Ellie’s parents from Avalon High, by Meg Cabot
Ellie’s parents are almost not mortifying. Almost. The problem is they just know too much. Everybody’s parents are overinformed on some topic or other (my dad knows way too much about allergy medication to be healthy), but Ellie’s are professors, which means they are over-overinformed, and their topic of choice happens to be Medieval swords. And poetry. Neither of which make it very enticing to leave your crush alone in a room with them.

Astrid’s parents from Firecracker, by David Iserson
Astrid’s mom and dad (known as Vivi and Dad, respectively) suffer from the extreme plight of being too rich.
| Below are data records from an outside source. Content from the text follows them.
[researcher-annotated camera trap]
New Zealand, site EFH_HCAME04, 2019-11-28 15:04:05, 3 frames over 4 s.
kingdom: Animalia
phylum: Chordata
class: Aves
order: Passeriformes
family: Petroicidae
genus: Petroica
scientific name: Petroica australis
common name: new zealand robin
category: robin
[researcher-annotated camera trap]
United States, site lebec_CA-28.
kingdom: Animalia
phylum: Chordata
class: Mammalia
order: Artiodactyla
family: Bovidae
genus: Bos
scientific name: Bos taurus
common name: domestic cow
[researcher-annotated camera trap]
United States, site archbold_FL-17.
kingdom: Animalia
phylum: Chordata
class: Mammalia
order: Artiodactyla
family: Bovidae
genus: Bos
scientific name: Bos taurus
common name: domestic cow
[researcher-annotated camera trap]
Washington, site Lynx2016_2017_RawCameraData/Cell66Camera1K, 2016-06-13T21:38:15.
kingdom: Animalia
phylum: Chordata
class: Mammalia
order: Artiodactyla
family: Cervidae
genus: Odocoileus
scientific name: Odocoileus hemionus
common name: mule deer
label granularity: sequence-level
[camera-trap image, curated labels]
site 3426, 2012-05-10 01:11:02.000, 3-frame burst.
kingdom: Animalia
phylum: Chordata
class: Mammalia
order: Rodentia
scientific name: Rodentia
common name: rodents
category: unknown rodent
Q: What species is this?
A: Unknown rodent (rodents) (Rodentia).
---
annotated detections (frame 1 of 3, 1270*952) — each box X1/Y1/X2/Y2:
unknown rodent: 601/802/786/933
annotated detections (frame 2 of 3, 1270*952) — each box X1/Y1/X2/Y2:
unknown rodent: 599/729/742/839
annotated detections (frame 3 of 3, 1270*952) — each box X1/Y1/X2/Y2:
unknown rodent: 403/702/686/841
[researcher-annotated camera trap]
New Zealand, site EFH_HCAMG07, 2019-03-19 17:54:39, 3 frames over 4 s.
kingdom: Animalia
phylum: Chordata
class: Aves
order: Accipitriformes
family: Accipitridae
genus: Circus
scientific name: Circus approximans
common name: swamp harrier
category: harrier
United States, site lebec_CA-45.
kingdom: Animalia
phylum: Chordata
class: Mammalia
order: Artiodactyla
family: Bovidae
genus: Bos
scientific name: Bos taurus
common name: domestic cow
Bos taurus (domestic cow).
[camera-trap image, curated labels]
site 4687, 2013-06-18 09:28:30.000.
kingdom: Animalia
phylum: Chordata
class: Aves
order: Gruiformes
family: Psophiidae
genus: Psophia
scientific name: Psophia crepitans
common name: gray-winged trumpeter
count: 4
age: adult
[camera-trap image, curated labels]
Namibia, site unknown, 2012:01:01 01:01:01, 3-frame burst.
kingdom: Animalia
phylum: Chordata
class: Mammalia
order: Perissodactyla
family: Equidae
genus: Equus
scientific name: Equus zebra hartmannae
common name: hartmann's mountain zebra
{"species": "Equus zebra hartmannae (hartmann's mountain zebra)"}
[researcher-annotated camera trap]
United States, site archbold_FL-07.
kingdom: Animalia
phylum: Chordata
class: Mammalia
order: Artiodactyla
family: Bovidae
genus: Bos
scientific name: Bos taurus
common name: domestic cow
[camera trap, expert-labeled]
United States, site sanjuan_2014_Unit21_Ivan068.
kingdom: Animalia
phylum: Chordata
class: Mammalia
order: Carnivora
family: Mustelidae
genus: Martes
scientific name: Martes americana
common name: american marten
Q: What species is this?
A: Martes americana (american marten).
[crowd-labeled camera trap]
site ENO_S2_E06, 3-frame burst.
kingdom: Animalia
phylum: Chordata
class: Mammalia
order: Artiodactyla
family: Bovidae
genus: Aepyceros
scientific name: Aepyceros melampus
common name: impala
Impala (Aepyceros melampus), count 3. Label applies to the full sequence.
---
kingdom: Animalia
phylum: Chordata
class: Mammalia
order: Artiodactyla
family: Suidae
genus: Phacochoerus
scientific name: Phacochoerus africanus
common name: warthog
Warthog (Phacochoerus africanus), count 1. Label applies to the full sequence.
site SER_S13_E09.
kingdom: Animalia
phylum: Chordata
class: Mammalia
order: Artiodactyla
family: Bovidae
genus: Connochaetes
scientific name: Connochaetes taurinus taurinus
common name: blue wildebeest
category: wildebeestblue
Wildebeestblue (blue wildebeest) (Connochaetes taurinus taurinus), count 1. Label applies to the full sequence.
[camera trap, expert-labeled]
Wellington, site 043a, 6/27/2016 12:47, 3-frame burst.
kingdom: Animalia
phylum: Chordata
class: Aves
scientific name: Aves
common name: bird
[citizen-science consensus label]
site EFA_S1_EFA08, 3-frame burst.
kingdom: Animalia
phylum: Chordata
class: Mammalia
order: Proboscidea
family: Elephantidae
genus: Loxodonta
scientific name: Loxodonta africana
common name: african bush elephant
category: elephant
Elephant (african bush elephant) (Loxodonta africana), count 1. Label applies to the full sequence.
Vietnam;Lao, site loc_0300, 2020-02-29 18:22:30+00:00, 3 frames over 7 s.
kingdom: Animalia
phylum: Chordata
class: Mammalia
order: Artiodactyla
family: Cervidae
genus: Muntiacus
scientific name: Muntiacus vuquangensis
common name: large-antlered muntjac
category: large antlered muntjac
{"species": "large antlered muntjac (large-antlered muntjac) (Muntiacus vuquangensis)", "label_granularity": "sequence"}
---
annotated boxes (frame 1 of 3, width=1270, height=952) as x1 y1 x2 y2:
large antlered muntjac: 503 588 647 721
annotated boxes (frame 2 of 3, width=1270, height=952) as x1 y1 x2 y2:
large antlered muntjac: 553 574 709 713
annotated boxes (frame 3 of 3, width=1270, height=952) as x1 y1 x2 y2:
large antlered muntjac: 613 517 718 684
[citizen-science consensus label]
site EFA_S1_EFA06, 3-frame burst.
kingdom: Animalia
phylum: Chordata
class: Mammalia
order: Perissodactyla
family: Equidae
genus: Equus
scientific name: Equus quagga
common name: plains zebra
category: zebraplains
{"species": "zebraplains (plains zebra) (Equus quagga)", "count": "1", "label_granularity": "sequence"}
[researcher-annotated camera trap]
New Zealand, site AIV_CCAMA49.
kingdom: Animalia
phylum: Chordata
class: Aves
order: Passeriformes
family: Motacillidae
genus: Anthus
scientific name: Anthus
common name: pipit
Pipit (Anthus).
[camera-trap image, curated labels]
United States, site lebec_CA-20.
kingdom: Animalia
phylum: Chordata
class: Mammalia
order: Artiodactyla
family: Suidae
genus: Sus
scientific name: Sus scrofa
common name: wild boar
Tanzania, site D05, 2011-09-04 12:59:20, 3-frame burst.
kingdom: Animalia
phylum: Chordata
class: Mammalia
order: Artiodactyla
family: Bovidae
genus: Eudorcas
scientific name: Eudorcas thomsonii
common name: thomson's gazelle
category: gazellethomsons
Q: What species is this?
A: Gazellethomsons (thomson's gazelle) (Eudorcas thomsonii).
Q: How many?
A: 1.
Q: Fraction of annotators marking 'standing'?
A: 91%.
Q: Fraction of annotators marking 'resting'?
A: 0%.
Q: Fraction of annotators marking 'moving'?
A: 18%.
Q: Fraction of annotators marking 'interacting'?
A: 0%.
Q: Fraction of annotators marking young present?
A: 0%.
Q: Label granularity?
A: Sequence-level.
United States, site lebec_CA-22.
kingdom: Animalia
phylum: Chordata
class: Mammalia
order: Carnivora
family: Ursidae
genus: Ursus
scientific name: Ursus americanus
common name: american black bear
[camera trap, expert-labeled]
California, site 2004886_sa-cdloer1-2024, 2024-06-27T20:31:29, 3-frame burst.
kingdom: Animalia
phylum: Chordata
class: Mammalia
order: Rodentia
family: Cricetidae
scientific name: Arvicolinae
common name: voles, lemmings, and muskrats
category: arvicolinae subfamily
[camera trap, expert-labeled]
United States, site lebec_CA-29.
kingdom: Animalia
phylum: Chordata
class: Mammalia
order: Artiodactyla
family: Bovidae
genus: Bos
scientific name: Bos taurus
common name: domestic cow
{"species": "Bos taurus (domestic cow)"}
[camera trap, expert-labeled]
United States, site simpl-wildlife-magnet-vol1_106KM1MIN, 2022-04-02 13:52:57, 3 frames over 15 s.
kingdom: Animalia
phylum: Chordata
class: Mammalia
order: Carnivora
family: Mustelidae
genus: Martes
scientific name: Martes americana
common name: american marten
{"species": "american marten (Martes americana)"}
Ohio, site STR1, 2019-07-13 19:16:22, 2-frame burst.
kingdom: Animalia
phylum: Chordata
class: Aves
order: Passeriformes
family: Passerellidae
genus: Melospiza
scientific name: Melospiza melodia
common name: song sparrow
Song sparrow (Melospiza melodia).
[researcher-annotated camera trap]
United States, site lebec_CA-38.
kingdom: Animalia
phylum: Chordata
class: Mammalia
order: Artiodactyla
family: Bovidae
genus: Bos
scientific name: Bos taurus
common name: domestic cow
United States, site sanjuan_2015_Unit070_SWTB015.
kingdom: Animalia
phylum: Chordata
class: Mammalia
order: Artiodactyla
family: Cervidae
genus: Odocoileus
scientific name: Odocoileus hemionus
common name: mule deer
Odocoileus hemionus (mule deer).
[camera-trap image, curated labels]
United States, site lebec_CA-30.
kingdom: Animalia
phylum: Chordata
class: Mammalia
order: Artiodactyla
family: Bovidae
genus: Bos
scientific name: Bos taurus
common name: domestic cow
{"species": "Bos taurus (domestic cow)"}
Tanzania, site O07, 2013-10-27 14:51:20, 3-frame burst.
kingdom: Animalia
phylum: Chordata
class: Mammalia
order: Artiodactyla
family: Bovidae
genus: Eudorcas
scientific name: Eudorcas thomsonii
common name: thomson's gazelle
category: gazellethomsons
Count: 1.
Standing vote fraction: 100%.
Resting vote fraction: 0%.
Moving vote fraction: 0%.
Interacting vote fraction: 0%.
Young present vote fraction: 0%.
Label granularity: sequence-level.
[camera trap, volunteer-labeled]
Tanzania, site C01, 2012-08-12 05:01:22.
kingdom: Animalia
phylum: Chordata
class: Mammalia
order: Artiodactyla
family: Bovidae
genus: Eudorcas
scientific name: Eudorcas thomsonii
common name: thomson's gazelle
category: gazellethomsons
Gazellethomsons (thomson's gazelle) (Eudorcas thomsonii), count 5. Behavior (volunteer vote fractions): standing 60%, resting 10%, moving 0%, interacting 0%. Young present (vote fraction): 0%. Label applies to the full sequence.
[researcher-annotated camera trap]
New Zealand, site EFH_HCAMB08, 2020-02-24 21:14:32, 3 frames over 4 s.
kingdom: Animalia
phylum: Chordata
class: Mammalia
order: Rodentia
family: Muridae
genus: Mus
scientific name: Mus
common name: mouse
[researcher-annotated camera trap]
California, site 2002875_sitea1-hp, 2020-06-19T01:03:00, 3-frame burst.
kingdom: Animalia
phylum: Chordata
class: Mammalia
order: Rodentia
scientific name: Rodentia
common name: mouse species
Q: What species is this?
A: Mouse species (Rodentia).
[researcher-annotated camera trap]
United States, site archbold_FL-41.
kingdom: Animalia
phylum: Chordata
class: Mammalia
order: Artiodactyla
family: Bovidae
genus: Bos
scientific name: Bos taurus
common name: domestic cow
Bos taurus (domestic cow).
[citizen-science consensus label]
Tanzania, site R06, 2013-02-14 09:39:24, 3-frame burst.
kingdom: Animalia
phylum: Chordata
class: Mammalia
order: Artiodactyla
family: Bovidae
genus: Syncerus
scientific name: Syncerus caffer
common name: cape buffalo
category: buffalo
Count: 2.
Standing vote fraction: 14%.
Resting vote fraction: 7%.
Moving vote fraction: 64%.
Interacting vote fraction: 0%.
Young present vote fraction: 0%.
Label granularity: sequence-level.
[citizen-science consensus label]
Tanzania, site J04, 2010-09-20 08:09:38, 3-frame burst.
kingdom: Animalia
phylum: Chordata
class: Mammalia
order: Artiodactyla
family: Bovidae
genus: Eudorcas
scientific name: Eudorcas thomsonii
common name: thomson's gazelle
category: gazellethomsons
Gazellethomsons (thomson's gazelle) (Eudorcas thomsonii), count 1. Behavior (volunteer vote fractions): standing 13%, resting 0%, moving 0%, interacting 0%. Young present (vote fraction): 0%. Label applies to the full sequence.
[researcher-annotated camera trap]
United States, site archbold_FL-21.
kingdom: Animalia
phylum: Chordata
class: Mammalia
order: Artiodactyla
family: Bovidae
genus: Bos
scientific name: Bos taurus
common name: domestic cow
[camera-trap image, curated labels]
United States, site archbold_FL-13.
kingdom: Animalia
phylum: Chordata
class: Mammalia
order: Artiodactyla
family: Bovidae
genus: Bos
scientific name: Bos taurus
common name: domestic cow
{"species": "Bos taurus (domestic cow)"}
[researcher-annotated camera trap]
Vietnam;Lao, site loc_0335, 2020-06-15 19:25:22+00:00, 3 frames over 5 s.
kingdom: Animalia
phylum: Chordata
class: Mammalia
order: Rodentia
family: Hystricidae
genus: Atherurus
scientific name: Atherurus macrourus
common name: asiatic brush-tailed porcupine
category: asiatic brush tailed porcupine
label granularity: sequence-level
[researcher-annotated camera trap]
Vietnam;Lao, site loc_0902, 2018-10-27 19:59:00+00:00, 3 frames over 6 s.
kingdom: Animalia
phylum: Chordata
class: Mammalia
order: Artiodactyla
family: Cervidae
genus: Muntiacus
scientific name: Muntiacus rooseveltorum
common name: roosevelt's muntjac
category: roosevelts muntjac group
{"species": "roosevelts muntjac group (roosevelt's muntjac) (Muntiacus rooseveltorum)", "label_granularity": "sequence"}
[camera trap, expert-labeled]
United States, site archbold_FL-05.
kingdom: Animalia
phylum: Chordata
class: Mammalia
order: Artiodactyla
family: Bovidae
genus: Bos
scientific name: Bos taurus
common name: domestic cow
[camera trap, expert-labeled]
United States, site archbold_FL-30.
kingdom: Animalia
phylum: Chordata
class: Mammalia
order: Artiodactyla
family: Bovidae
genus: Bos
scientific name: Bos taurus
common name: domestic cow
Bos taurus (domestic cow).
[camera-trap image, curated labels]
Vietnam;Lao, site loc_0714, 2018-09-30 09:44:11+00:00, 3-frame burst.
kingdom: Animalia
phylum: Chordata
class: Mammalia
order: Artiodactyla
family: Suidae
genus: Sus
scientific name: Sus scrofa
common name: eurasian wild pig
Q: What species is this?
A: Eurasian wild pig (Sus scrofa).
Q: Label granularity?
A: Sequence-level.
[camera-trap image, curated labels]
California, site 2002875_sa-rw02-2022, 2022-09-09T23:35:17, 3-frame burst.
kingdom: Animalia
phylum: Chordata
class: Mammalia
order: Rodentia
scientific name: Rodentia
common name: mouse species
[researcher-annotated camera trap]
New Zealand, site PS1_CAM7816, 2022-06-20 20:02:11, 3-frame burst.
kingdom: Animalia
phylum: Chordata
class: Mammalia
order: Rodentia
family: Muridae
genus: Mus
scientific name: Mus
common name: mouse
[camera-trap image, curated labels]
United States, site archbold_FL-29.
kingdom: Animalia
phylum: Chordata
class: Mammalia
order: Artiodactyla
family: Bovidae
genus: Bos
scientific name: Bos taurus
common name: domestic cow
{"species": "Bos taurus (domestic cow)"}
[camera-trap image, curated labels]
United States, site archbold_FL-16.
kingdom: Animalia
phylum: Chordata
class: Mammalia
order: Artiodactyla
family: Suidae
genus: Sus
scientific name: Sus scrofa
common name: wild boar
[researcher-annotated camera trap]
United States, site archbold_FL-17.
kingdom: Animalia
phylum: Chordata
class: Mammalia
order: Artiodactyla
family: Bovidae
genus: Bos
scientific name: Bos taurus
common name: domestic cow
It’s not a common problem (at least, not one that I’m familiar with), but it has the unfortunate effect of making them act like children. Too much like children, in fact, to do much parenting. So even though Astrid’s parents aren’t embarrassing in the traditional sense–they’re not buzzkills or overprotective nuts–they just can’t act like adults. What would you do if your parents were basically rich children who never grew up? (Live in a rocket ship, probably.)

Luna Lovegood’s dad from Harry Potter, by J.K. Rowling
Xenophilius Lovegood is one weird dude. He lives in his own little world, one where it’s probably okay to mix paisleys and plaids and there are Nargles EVERYWHERE. Luna, of course, is way past the point of being embarrassed by her dad, but that’s okay, because we’re a little embarrassed for her. (Though we do have to give him props for turning out a kid as awesome as Luna pretty much on his own.) But just what did he think he was doing, sitting around waiting for Luna’s safe return? And more importantly, what ON EARTH is he going to do with all those dirigible plums?

Vivian Apple’s parents from Vivian Apple at the End of the World, by Katie Coyle
What’s the proper procedure when your parents are part of a cult? Do you still talk to them, and hope they don’t launch into a blush-inducing tirade on the apocalypse? Or do you just avoid them as much as possible? Can you even afford to be seen with them in public? Well, Vivian doesn’t have to worry about that any more, since her parents have disappeared completely. Which you’d think might be a dream…except, it turns out, it’s not.

Who do you think are the most mortifying parents in YA?